═══ AVAILABLE DATA
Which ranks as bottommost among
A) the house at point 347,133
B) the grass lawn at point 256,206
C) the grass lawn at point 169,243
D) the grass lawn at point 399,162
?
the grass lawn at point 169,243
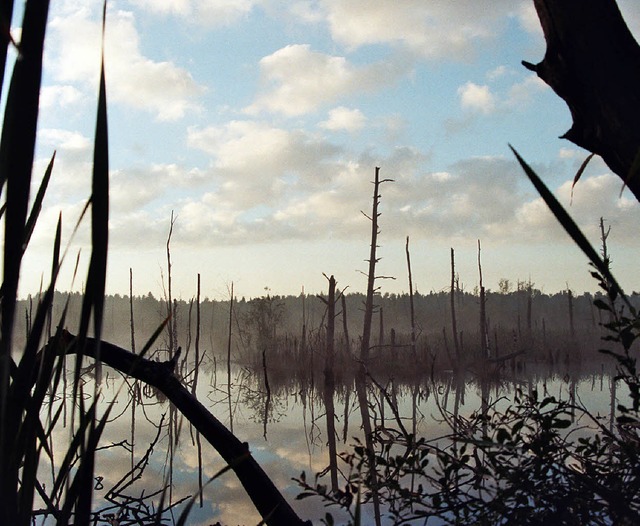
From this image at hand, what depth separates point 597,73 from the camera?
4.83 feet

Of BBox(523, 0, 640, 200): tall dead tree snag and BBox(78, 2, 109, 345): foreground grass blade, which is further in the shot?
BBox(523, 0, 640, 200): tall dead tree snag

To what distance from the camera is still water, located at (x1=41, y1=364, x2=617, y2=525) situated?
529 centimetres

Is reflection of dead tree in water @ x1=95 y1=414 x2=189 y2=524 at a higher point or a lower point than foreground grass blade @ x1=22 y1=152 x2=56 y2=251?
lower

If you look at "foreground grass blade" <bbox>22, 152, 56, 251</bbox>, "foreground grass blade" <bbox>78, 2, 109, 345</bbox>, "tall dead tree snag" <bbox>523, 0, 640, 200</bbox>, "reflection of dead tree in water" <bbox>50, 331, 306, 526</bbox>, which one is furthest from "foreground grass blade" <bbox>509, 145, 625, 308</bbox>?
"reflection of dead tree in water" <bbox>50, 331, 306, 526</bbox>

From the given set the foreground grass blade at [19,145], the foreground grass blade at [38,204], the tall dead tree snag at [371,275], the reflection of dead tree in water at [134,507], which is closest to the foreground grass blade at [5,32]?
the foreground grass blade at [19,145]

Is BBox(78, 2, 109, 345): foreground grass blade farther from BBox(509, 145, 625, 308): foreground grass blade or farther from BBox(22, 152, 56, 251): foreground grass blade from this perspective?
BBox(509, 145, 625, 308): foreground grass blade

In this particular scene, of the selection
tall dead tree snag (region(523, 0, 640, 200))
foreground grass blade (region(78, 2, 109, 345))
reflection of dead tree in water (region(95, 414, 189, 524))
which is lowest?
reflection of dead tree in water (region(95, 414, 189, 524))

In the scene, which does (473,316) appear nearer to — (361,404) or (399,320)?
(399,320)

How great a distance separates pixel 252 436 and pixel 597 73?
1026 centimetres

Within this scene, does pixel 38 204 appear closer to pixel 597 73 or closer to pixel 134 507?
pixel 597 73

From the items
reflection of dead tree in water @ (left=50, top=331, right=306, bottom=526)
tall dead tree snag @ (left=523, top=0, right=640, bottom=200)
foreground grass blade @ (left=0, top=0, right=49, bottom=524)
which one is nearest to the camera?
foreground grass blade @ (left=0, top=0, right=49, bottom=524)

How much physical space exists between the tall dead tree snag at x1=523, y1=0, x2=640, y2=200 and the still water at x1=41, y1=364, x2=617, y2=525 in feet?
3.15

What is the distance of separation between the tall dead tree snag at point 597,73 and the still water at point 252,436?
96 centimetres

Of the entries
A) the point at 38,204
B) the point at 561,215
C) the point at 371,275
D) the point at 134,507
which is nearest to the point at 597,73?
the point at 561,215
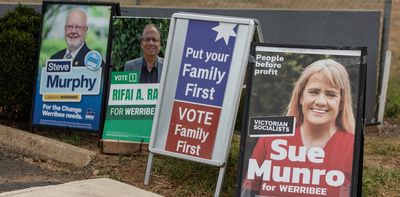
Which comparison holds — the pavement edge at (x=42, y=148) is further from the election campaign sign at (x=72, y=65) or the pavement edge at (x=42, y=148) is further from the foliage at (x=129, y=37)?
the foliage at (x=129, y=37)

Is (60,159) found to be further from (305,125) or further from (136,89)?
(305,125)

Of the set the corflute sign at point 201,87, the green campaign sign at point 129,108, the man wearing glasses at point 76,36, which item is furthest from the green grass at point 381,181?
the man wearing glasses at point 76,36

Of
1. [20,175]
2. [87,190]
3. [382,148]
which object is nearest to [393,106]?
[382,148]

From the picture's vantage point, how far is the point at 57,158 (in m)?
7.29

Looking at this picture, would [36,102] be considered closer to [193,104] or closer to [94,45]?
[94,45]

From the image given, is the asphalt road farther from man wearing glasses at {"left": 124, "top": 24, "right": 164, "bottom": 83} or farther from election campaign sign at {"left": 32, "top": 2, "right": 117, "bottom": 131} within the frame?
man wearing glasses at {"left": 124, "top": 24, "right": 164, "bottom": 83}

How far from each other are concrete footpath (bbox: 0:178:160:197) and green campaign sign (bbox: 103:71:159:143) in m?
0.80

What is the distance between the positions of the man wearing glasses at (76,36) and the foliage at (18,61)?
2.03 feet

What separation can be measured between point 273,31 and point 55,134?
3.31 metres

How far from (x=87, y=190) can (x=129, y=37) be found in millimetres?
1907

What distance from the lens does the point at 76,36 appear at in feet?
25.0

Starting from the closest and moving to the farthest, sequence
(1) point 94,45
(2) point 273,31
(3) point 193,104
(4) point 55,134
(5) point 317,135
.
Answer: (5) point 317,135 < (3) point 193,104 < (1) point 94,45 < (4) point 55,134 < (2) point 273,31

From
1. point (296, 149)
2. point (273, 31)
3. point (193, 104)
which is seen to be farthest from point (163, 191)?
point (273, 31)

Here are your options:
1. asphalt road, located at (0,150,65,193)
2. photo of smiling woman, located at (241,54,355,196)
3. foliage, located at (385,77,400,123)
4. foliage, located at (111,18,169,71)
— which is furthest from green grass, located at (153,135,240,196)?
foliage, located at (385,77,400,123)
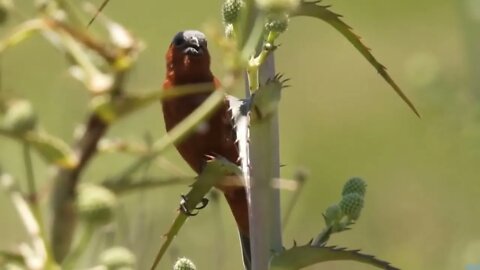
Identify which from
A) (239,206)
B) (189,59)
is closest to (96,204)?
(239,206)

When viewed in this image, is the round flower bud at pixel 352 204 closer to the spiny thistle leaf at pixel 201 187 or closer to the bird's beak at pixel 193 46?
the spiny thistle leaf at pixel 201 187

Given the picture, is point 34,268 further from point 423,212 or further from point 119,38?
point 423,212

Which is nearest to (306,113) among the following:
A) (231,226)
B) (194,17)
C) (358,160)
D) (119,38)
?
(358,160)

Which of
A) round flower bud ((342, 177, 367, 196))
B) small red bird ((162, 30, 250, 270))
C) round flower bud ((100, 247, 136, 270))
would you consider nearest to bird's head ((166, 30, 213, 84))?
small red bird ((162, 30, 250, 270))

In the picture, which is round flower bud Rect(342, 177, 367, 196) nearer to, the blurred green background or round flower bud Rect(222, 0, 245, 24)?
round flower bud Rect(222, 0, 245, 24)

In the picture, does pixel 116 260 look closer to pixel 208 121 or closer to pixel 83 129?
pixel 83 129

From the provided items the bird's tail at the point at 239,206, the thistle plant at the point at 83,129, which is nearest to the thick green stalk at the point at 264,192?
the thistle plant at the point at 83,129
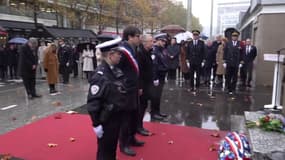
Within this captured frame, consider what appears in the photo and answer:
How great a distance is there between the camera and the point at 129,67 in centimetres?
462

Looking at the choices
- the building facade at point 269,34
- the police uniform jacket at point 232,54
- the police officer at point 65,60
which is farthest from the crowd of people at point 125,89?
══════
■ **GOAL**:
Give again, unchanged, only the lines from the line containing "From the provided" to the last line of the records above. Pictures do not belong in the copy.

■ **WORKED SOLUTION**:
From the provided items the bird's tail at the point at 239,206, the thistle plant at the point at 83,129, which is nearest to the thick green stalk at the point at 264,192?
the thistle plant at the point at 83,129
Within this captured frame, consider what appears in the photo and answer:
How great a distance is there between the camera and the point at 129,67 in centimetres?
462

Looking at the choices
- the building facade at point 269,34
- the police uniform jacket at point 232,54
- the police officer at point 65,60
which is farthest from the crowd of people at point 125,89?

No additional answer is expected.